Generally, display system tasks are grouped into three categories. The first one includes the display and write tasks such as the $display and the $write tasks. The second category is strobe monitoring, which consists of the $strobe group of tasks and the continuous monitoring tasks such as the $monitor task.

The first group of displaying tasks is very similar to print the function in the ANSI C language (the syntax is almost the same). The $write and the $display tasks work in the same way and the only difference is that the $display task adds a new line character at the end of the output, while the $write task does not.

When one of these tasks is invoked, it simply prints its arguments. The order of printed arguments is the same as the order that the x appear in the argument list. If no argument is specified, it can be declared a null argument (two adjacent commas) and when the display task is invoked, it simply prints a single space character (Example 1). An argument can be an expression that returns a value and a quoted string (see Example 2).

When an argument is given as a quoted string, there are several rules concerning format, the string argument is described in more detail in the String chapter. However there are some differences and extensions to format strings in display system tasks.

The display tasks have a special character (%) to indicate that the information about signal value is needed. When using a string, the compiler recognizes the % character and knows that the next character is a format specification. For a full description of all format specifications see the following table. If the format specification sign is used it should always be followed by a corresponding argument (exception is the %m argument).

If we need to display the % character we should use double %%.

%d or %D

Decimal format

%b or %B

Binary format

%h or %H

Hexadecimal format

%o or %O

Octal format

%c or %C

ASCII character format

%v or %V

Net signal strength

%m or %M

Hierarchical name

%s or %S

As a string

%t or %T

Current time format

Table 1 The format specification for display system tasks.

When the $display or $write system task is executed it displays the string, and all format specifications are replaced with corresponding expression values (see Example 3 and 4).

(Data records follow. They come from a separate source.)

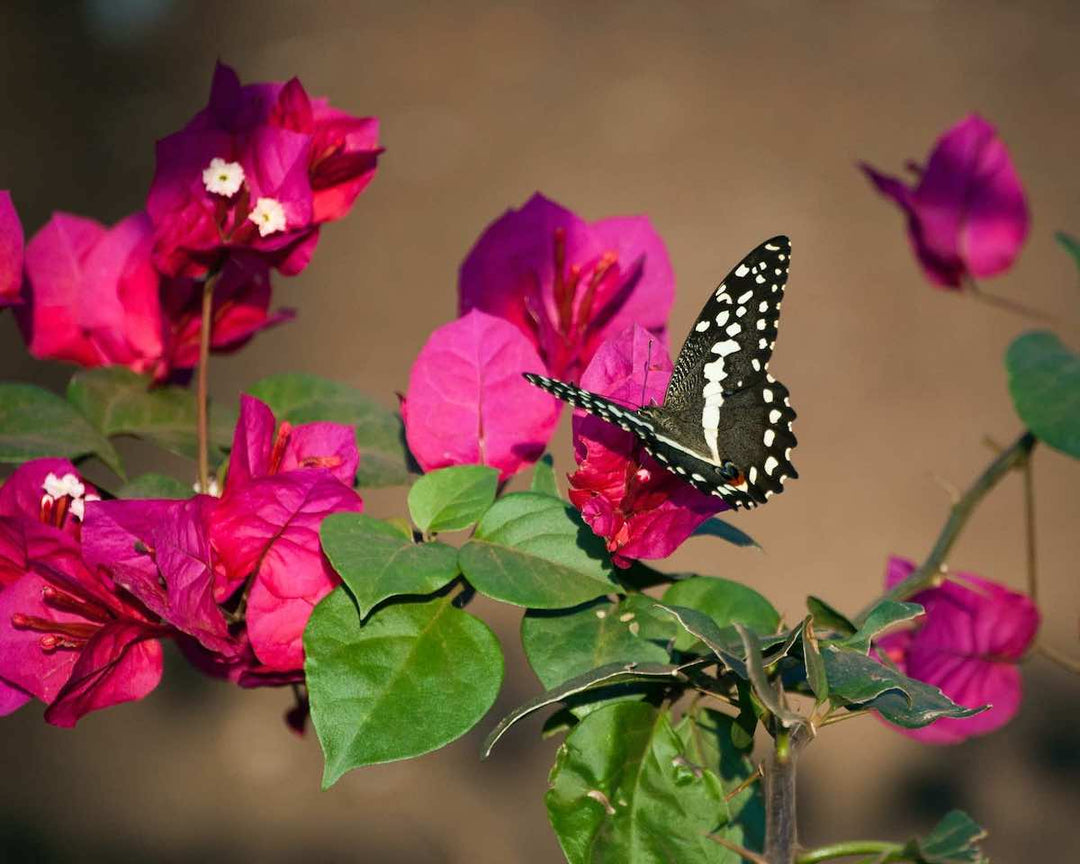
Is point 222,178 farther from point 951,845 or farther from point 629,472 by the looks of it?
point 951,845

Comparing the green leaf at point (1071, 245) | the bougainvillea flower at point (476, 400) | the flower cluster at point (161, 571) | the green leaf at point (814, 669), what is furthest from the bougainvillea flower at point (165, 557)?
the green leaf at point (1071, 245)

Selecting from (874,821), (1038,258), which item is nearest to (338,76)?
(1038,258)

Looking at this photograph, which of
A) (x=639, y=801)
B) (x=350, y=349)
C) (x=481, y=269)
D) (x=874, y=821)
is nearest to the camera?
(x=639, y=801)

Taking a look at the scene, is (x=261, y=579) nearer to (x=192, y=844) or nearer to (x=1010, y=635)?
(x=1010, y=635)

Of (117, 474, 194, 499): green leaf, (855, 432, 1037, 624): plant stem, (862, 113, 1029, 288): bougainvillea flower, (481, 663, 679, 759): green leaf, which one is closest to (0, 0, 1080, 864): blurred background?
(862, 113, 1029, 288): bougainvillea flower

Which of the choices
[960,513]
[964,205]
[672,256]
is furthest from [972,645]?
[672,256]

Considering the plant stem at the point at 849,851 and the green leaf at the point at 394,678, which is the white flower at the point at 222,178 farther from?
the plant stem at the point at 849,851
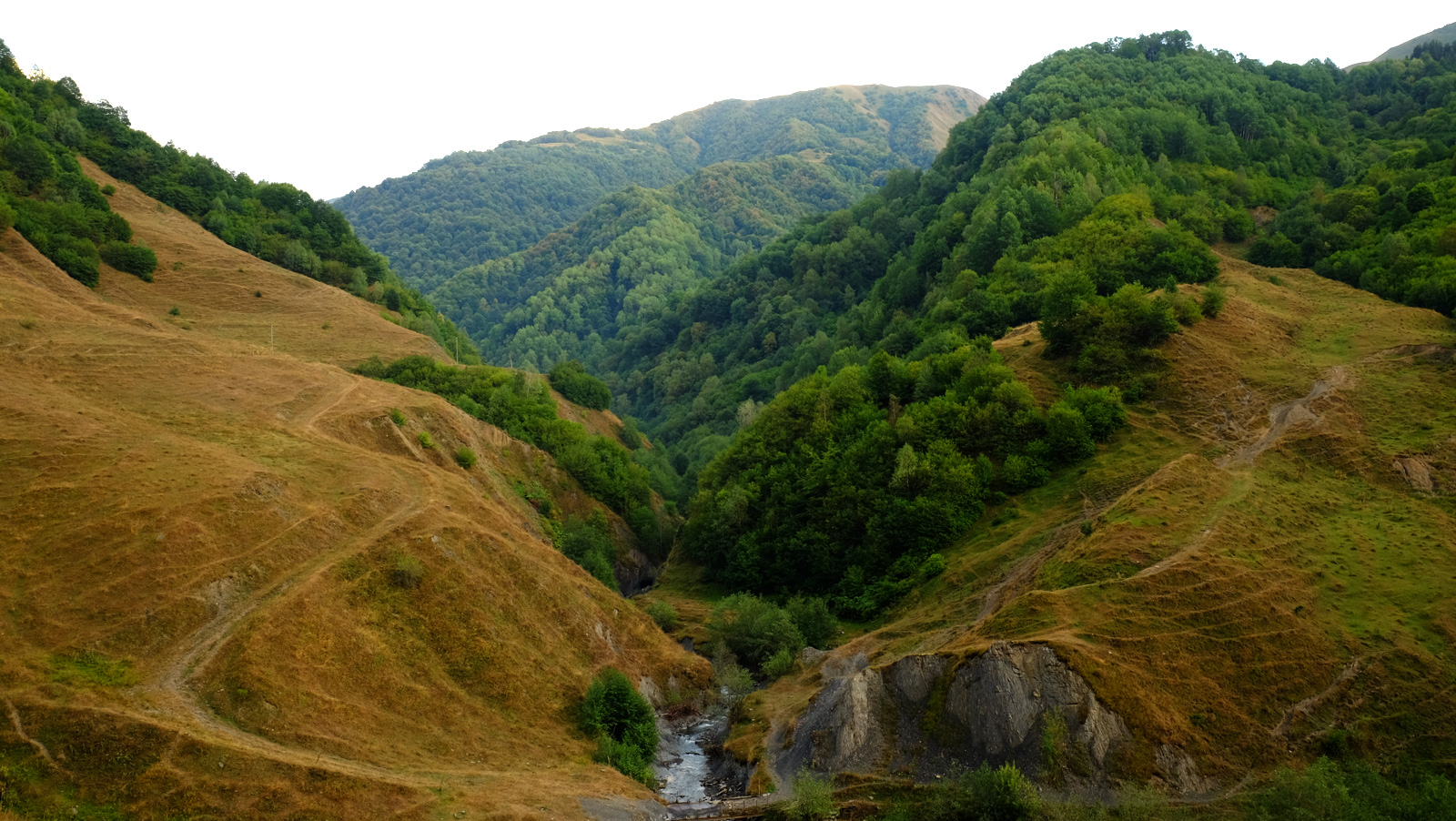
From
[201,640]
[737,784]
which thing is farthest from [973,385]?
[201,640]

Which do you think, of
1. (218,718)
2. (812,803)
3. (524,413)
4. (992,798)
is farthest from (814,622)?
(524,413)

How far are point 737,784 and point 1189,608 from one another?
2196 centimetres

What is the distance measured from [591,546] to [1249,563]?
47.7m

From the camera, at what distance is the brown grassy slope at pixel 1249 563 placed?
36188mm

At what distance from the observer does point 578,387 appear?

These system tasks can be invoked with "o", "h" and "b" extensions. For example $writeb, $writeo, and $displayh. When invoked, they inform the simulator that there are some arguments without corresponding format specifications and the default display format should be changed. By default, $display and $write system tasks use the decimal format to change display formats (see Example 5).

For information on how the %t format specification works see the Timescale chapter. This format specification is similar to $timeformat system task.

The size of the displayed data is very important. Generally it depends on the format specification. If you are using a hexadecimal format, the data will be displayed as four characters, each of them representing four bits of value (a single hexadecimal value can be represented as four bits). Similarly, octal values will be displayed as group of characters representing three bits. See Examples 4 and 5 for further information. The result of an expression is automatically sized, however you can change default settings by adding 0 (zero) after the % character. Example 6 shows how it is applied and displays the results. In the decimal format, values with leading zeros will be replaced by a space character. The number of spaces added corresponds to the number of truncated zeros.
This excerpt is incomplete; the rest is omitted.